"We had no idea when we started out down this road how many candidates would make the Problem Solver Promise," said No Labels's co-chairman and former U.S. senator Joe Lieberman, a longtime Democrat from Connecticut who retired as an independent after losing his party's primary. "Today, six have! I'm glad we got six. We could have gotten zero."
The six candidates were Trump, Republican Govs. Chris Christie of New Jersey and John Kasich of Ohio, Sen. Rand Paul (R-Ky), retired neurosurgeon Ben Carson (R) and former Maryland governor Martin O'Malley (D). All they needed to do was agree to the group's four concepts, with extremely loose guidelines.
- Create 25 million new jobs over the next 10 years
- Secure Social Security and Medicare for the next 75 years
- Balance the federal budget by 2030
- Make America energy secure by 2024
The six candidates have all made bipartisan or post-political stories part of their campaign narratives. Yet Trump's appearance at the No Labels's October all-candidate event was poorly received, defined more by his characteristic attacks on anyone who seemed to be threatening him at the moment.
"When it becomes a different kind of situation, you'll see, I'm going to be much less divisive," Trump insisted. "But always remember this: I never start anything. I simply counterpunch."
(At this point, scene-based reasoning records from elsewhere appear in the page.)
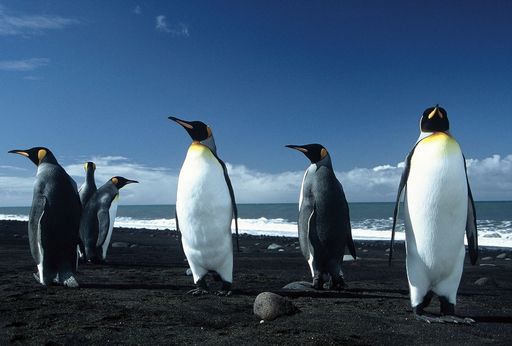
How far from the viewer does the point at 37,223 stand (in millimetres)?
4684

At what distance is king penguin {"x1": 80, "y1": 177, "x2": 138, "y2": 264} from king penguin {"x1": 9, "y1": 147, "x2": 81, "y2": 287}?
236cm

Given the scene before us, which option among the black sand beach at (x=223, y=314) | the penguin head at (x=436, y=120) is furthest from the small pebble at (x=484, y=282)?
the penguin head at (x=436, y=120)

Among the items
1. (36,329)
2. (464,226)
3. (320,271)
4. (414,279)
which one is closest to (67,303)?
(36,329)

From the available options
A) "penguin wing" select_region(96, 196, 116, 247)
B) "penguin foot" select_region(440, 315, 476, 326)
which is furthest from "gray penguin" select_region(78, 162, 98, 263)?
"penguin foot" select_region(440, 315, 476, 326)

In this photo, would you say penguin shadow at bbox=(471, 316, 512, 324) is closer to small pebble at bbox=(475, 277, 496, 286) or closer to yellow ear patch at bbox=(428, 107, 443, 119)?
yellow ear patch at bbox=(428, 107, 443, 119)

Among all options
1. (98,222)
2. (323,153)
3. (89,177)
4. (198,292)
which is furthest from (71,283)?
(89,177)

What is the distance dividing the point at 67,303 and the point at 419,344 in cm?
309

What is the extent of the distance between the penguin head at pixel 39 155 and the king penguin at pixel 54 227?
1.10 feet

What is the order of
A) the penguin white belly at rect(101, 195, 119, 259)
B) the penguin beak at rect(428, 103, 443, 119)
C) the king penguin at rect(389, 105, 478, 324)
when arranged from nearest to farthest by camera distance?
the king penguin at rect(389, 105, 478, 324) < the penguin beak at rect(428, 103, 443, 119) < the penguin white belly at rect(101, 195, 119, 259)

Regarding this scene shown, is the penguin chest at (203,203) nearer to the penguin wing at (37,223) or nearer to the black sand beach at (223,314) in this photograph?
the black sand beach at (223,314)

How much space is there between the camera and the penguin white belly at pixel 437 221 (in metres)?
3.22

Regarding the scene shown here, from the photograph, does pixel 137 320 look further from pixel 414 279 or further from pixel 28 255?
pixel 28 255

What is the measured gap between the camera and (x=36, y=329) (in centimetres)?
280

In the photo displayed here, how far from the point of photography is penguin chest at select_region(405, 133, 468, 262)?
322 centimetres
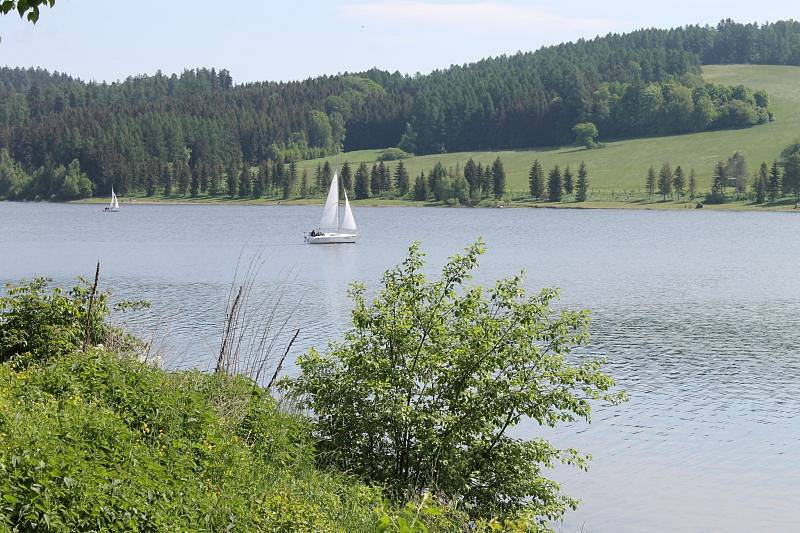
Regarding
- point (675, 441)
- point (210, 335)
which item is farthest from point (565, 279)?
point (675, 441)

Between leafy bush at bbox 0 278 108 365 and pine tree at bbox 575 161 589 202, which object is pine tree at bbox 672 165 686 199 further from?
leafy bush at bbox 0 278 108 365

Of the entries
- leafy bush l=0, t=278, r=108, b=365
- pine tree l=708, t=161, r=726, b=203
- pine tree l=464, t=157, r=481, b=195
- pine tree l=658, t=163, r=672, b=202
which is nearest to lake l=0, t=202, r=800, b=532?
leafy bush l=0, t=278, r=108, b=365

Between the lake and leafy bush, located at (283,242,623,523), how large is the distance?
15.0 feet

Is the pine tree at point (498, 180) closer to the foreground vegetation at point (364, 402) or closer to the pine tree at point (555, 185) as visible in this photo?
the pine tree at point (555, 185)

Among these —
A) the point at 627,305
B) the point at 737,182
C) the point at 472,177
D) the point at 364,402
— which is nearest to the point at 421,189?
the point at 472,177

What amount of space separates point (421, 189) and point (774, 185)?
6368 cm

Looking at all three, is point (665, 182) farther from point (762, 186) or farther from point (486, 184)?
point (486, 184)

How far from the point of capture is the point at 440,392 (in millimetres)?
17250

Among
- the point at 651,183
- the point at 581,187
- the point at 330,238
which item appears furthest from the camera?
the point at 581,187

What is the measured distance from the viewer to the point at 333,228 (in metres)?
103

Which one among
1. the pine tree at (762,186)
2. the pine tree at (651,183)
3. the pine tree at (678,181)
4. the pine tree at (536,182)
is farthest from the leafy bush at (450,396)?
the pine tree at (536,182)

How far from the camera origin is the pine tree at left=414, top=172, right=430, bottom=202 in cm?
19625

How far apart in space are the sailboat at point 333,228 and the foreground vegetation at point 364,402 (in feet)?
263

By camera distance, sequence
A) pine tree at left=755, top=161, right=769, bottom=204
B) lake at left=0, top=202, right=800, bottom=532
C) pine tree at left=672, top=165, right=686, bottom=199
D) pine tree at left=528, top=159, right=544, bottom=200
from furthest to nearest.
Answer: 1. pine tree at left=528, top=159, right=544, bottom=200
2. pine tree at left=672, top=165, right=686, bottom=199
3. pine tree at left=755, top=161, right=769, bottom=204
4. lake at left=0, top=202, right=800, bottom=532
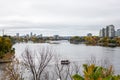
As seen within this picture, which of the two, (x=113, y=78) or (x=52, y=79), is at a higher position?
(x=113, y=78)

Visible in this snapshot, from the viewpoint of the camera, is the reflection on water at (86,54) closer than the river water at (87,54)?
No

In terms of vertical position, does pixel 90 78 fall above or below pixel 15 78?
above

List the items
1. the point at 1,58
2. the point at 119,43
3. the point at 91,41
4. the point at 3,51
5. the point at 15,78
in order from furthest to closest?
the point at 91,41 < the point at 119,43 < the point at 3,51 < the point at 1,58 < the point at 15,78

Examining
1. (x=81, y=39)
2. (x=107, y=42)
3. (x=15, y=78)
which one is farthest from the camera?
(x=81, y=39)

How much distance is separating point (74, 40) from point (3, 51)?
136 meters

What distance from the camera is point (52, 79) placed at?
2836cm

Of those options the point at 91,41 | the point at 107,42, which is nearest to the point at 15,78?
the point at 107,42

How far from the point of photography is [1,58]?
51.4 m

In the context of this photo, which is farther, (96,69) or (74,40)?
(74,40)

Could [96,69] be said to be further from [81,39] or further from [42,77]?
[81,39]

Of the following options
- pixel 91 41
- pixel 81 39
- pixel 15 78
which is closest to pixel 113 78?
pixel 15 78

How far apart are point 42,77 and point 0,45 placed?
99.8ft

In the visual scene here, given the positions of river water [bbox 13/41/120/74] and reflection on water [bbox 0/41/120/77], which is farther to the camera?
A: reflection on water [bbox 0/41/120/77]

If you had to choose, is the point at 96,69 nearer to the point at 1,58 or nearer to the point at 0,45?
the point at 1,58
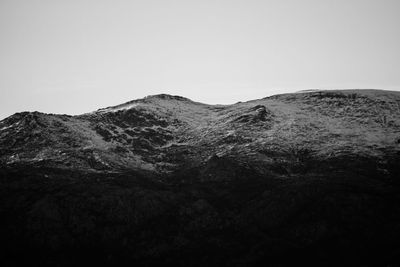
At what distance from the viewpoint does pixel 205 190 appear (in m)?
36.4

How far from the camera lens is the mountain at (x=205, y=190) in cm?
2817

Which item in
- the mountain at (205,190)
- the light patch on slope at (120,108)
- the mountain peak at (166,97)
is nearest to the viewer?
the mountain at (205,190)

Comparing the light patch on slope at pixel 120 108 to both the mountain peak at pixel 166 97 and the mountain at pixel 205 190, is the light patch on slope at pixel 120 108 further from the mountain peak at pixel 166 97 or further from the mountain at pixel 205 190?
the mountain at pixel 205 190

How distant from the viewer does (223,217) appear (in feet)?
106

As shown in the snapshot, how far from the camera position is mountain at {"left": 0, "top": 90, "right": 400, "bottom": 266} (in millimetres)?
28172

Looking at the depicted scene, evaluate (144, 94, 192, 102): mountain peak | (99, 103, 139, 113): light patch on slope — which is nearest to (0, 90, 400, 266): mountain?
(99, 103, 139, 113): light patch on slope

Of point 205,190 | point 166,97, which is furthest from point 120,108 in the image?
point 205,190

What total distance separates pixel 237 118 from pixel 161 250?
27882 mm

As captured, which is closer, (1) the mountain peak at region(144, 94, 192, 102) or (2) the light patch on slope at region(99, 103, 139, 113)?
(2) the light patch on slope at region(99, 103, 139, 113)

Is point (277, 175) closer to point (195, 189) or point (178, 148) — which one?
point (195, 189)

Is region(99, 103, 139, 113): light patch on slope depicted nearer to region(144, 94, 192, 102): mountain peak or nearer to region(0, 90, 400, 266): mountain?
region(144, 94, 192, 102): mountain peak

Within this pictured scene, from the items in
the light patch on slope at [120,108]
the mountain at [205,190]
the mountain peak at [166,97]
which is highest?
the mountain peak at [166,97]

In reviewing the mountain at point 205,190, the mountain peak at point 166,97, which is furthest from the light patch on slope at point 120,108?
the mountain at point 205,190

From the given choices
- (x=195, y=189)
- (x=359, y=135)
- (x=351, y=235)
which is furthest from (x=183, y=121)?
(x=351, y=235)
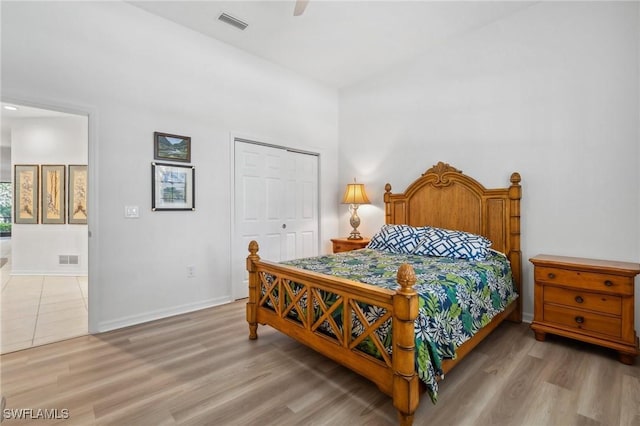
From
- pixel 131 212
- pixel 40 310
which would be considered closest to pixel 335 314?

When not counterpunching, Trump has built significant polling leads based on his mixture of economic populism and close-the-borders nativism. Accepting No Labels laurels on Trump's behalf, New Hampshire state Rep. Steve Stepanek said the candidate was "uniting the American people against a political establishment that has failed them" and would make good on all four promises.
"Mr. Trump would also add a fifth promise: Make America safe, secure, and a global leader again," said Stepanek. "I believe all of these promises fit under the label, Make America Great Again... The people who are joining our campaign are not always conservative Republicans like myself. They are independents, and yes, even Democrats."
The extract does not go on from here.